Exercise: The answer is the exact text of every line from the one that contains "Photograph - Botanical" to the final line of the entries below, with pictures left out.

============

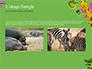 Funny Animals slide 11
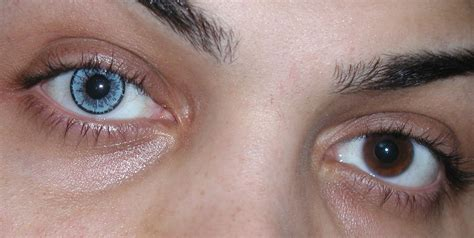 real looking colored contacts eye colors baby blue contact lenses by touch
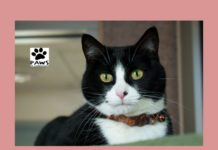 tuxedo cat for adoption daisy is the paws of coronado pet of the week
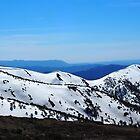 Razorback ridge by jayview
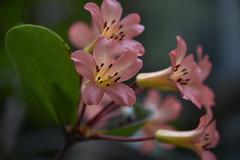inner light (sabinakurt62) Tags: plant flora flower green pink garden beautiful spring bokeh art photography nikon nature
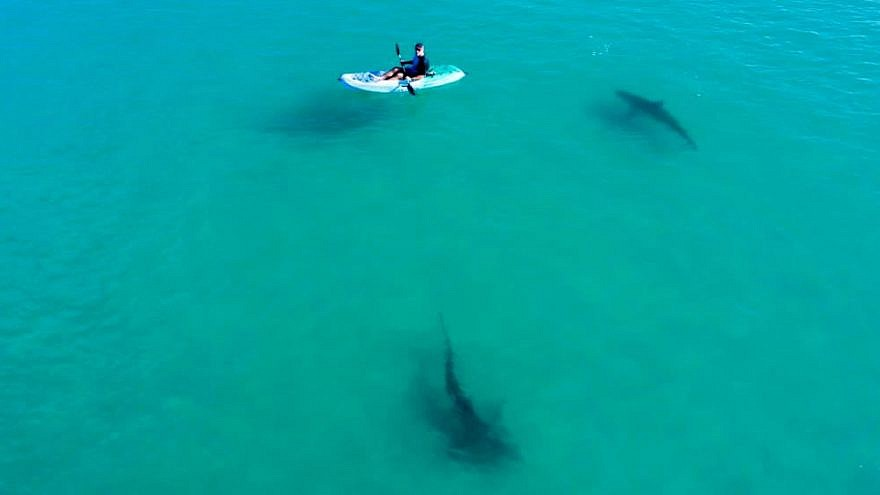 A researcher in a kayak studies sharks in the shallow waters near Hadera, Israel. Photo by Hagai Nativ/Morris Kahn Marine Research Station/University of Haifa.
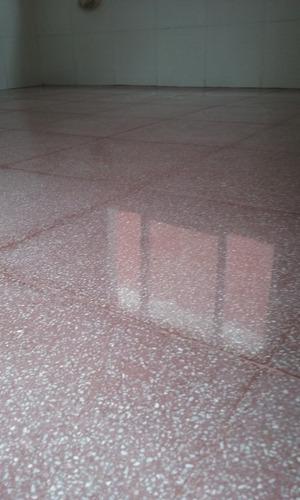 pulido y plastificado de pisos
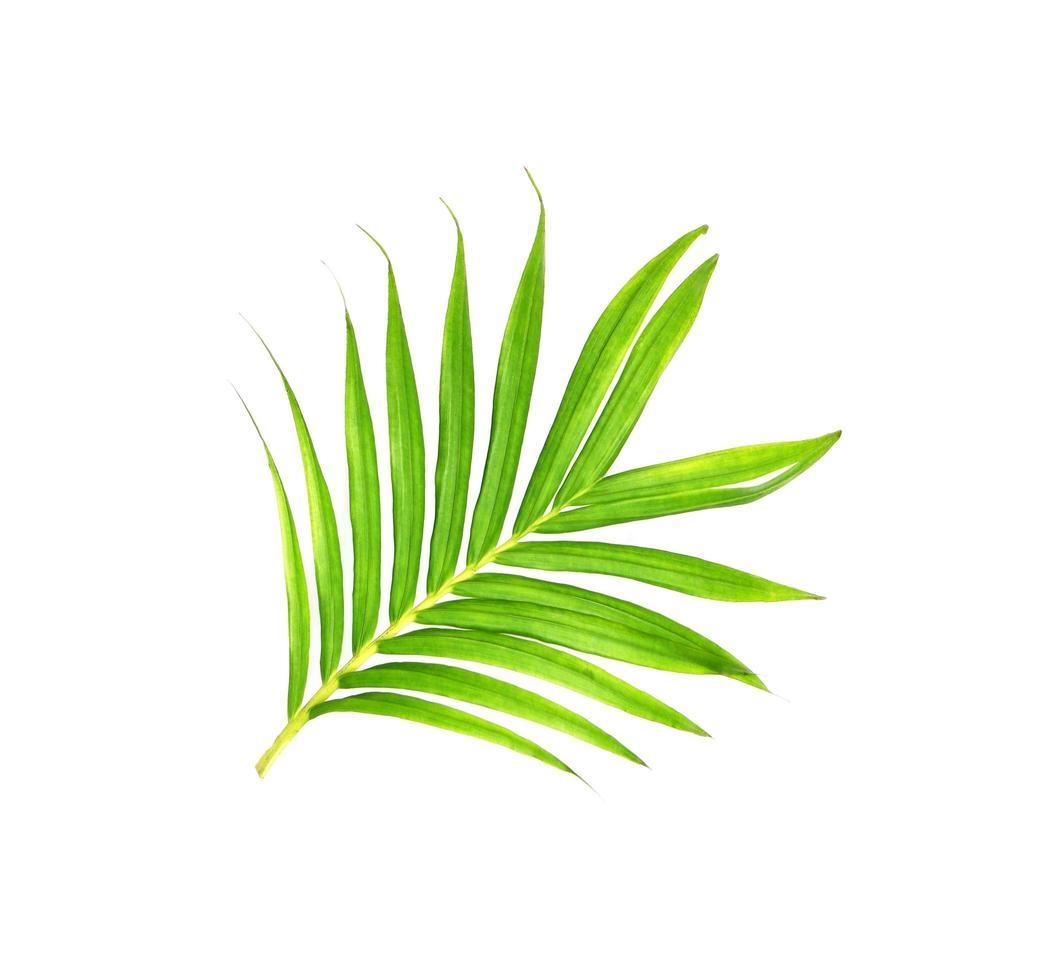 hojas verdes brillantes sobre blanco foto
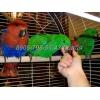 Птенцы-выкормыши благородного попугая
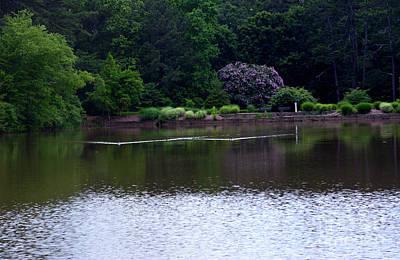 Photograph - Botanical Landscape - Georgia by Adrian DeLeon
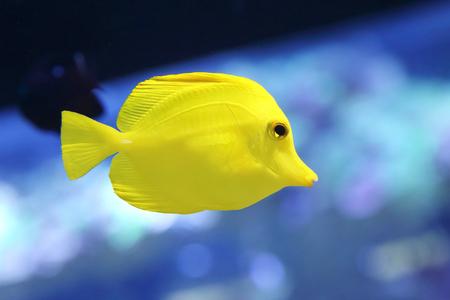 yellow tang: yellow tang fish or zebrasoma flavesenes in the aquarium Stock Photo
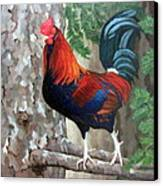 Roscoe The Rooster Canvas Print by Sandra Chase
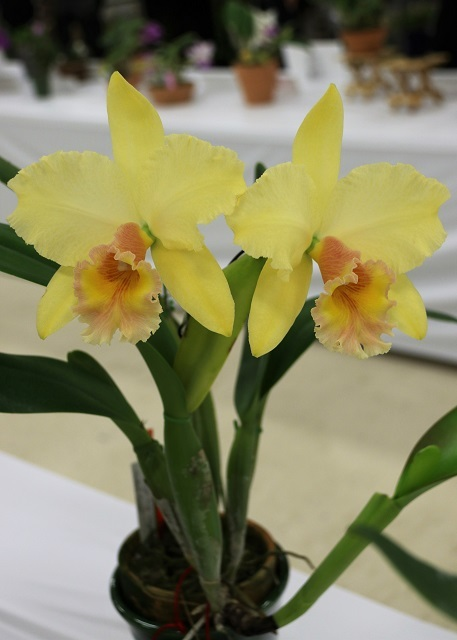 "Rlc.George King ""Southern Cross"""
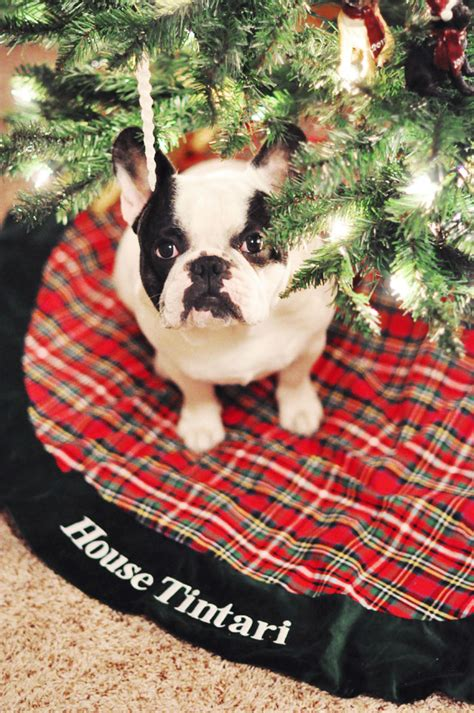 French Bulldog Giveaway - personalize your christmas tree 500 giveaway love maegan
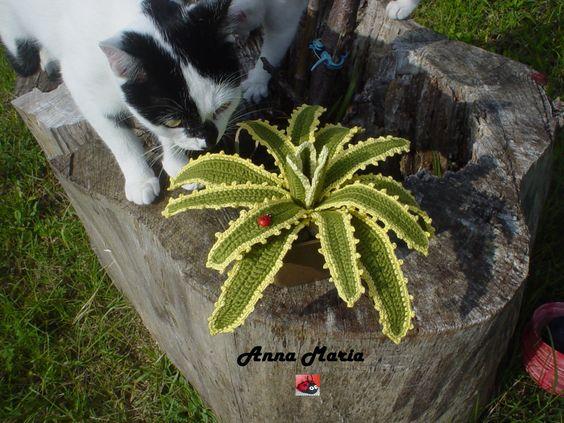 Piante grasse agave uncinetto amigurumi pinterest for Il blog di sam piante grasse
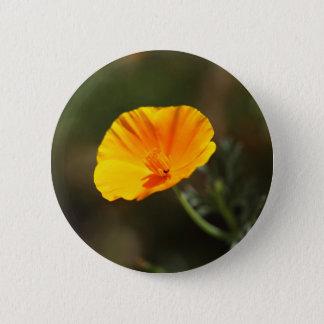 California Poppy (Eschscholzia californica) Pinback Button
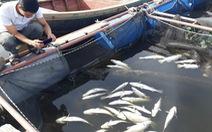 Cả trăm tấn cá nuôi chết trắng lồng ở Hà Tĩnh
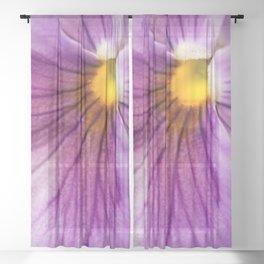 Purple Pansy Flower Close-up #decor #society6 #buyart Sheer Curtain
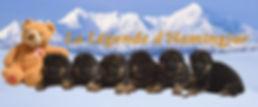 Chiots de la Légende d'Hamingjar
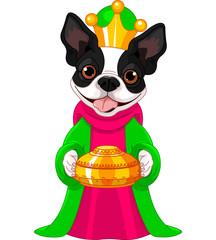 The Boston terrier as a Biblical Magi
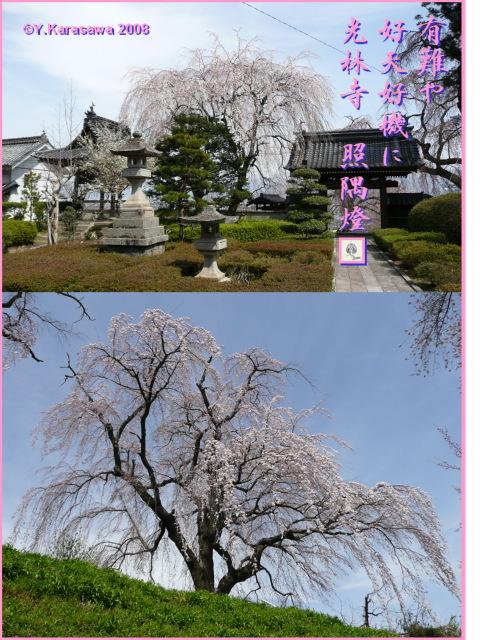 080414光林寺枝垂桜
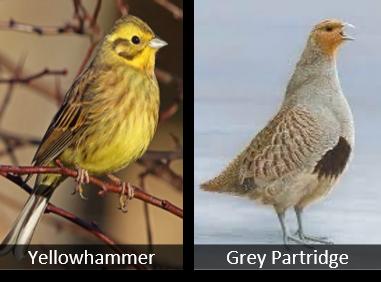 yellow hammer & grey partridge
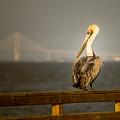 Brown Pelican On St. Simons Island Pier by Chris Bordeleau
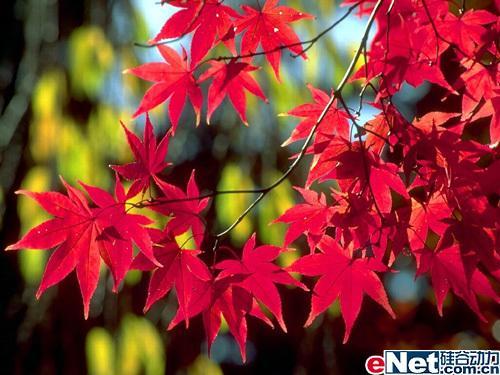 霜洒枫叶红香山红叶盛会适合的卡片相机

============

Written solution:
 Photograph - Botanical Landscape - Georgia by Adrian DeLeon
 yellow tang: yellow tang fish or zebrasoma flavesenes in the aquarium Stock Photo
 Roscoe The Rooster Canvas Print by Sandra Chase
 "Rlc.George King ""Southern Cross"""
 French Bulldog Giveaway - personalize your christmas tree 500 giveaway love maegan
 Piante grasse agave uncinetto amigurumi pinterest for Il blog di sam piante grasse
 California Poppy (Eschscholzia californica) Pinback Button
 Cả trăm tấn cá nuôi chết trắng lồng ở Hà Tĩnh
 Purple Pansy Flower Close-up #decor #society6 #buyart Sheer Curtain
 Chiots de la Légende d'Hamingjar
 The Boston terrier as a Biblical Magi
 080414光林寺枝垂桜
 yellow hammer & grey partridge
 Brown Pelican On St. Simons Island Pier by Chris Bordeleau
 霜洒枫叶红香山红叶盛会适合的卡片相机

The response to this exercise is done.